Addition of once-daily BIAsp 30 before dinner enabled 21% of the patients to achieve AACE and IDF targets (HbA(1c)< or =6.5%) and 41% to achieve ADA targets (HbA(1c) <7%). With two daily injections of BIAsp 30, these glycaemic goals were achieved by 52 and 70% of subjects. With three daily BIAsp 30 injections, 60% of patients achieved HbA(1c)< or =6.5%, and 77% achieved HbA(1c) <7.0%.
This clinical trial demonstrates that initiation of once-daily BIAsp 30 to type 2 diabetes patients poorly controlled on various OAD regimens was an effective treatment approach for achieving glycaemic goals. Additional patients safely achieved these goals by increasing the number of BIAsp 30 injections from one to two, and then, if uncontrolled, from two to three doses per day. Eventually, most patients previously uncontrolled on OADs with or without basal insulin were controlled by the addition and vigorous titration of BIAsp 30 to oral agent therapy.
本观察性研究针对接受或未接受基础胰岛素治疗但口服降糖药治疗失败的2型糖尿病患者,旨在评估添加双相门冬胰岛素70/30(BIAsp 30)并进行自我滴定是否能够实现美国临床内分泌医师协会(AACE)/国际糖尿病联盟(IDF)以及美国糖尿病协会(ADA)的血糖目标(糖化血红蛋白[HbA(1c)]≤6.5%和<7%)。
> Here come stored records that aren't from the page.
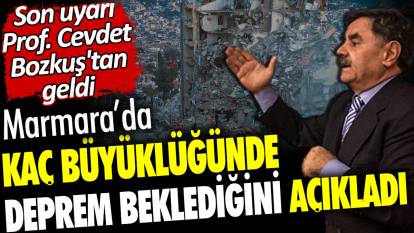 Marmara'da kaç büyüklüğünde deprem beklediğini açıkladı. Son uyarı Prof. Cevdet Bozkuş'tan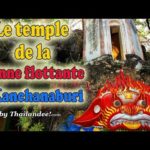 Voyage en Thaïlande : le temple de la nonne flottante à Kanchanaburi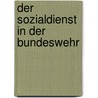 Der Sozialdienst in Der Bundeswehr door Roger Richter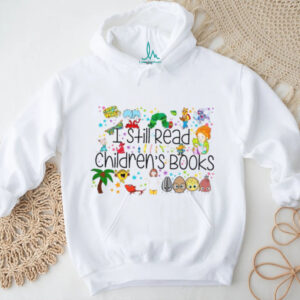I Still Read Children's Books Graphic Shirt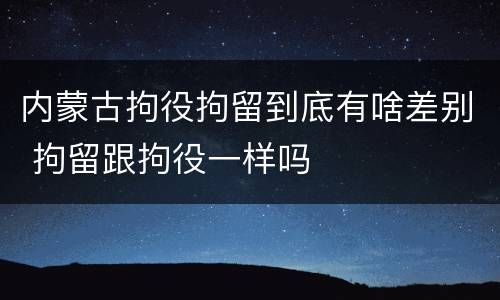 内蒙古拘役拘留到底有啥差别 拘留跟拘役一样吗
纳入年龄≥18岁、糖尿病病程≥12个月且接受稳定抗糖尿病治疗方案至少3个月的患者(n = 100,HbA(1c)≥7.5%且≤10%)[至少两种口服降糖药(OADs)或至少一种OAD加每日一次基础胰岛素≤60 U]。患者停用先前的基础胰岛素,并在晚餐开始后15分钟内添加一次BIAsp 30注射(12 U或先前基础胰岛素剂量的70 - 100%)。患者在研究者指导下每3或4天自我滴定BIAsp 30剂量,以使早餐前空腹血糖(FBG)达到80 - 110 mg/dl。在第16周时,如果第15周的HbA(1c)超过6.5%,则添加一次早餐前6 U的BIAsp 30注射;添加的剂量进行滴定以使晚餐前血糖达到80 - 110 mg/dl。再过16周后,如果HbA(1c)超过6.5%,则添加午餐前3 U的BIAsp 30。根据午餐后2小时血糖调整添加的剂量,以使餐后血糖达到100 - 140 mg/dl。在第15周和第31周时HbA(1c)≤6.5%的受试者分别在第16周和第32周完成研究。
晚餐前每日一次添加BIAsp 30使21%的患者实现了AACE和IDF目标(HbA(1c)≤6.5%),41%的患者实现了ADA目标(HbA(1c)<7%)。每日两次注射BIAsp 30时,这些血糖目标分别在52%和70%的受试者中实现。每日三次注射BIAsp 30时,60%的患者HbA(1c)≤6.5%,77%的患者HbA(1c)<7.0%。
本临床试验表明,对于在各种OAD治疗方案下控制不佳的2型糖尿病患者,起始每日一次BIAsp 30是实现血糖目标的有效治疗方法。通过将BIAsp 30注射次数从一次增加到两次,然后在仍未控制时增加到每日三次,更多患者安全地实现了这些目标。最终,大多数先前在OAD治疗下(无论是否使用基础胰岛素)未得到控制的患者,通过在口服药物治疗中添加并积极滴定BIAsp而得到了控制。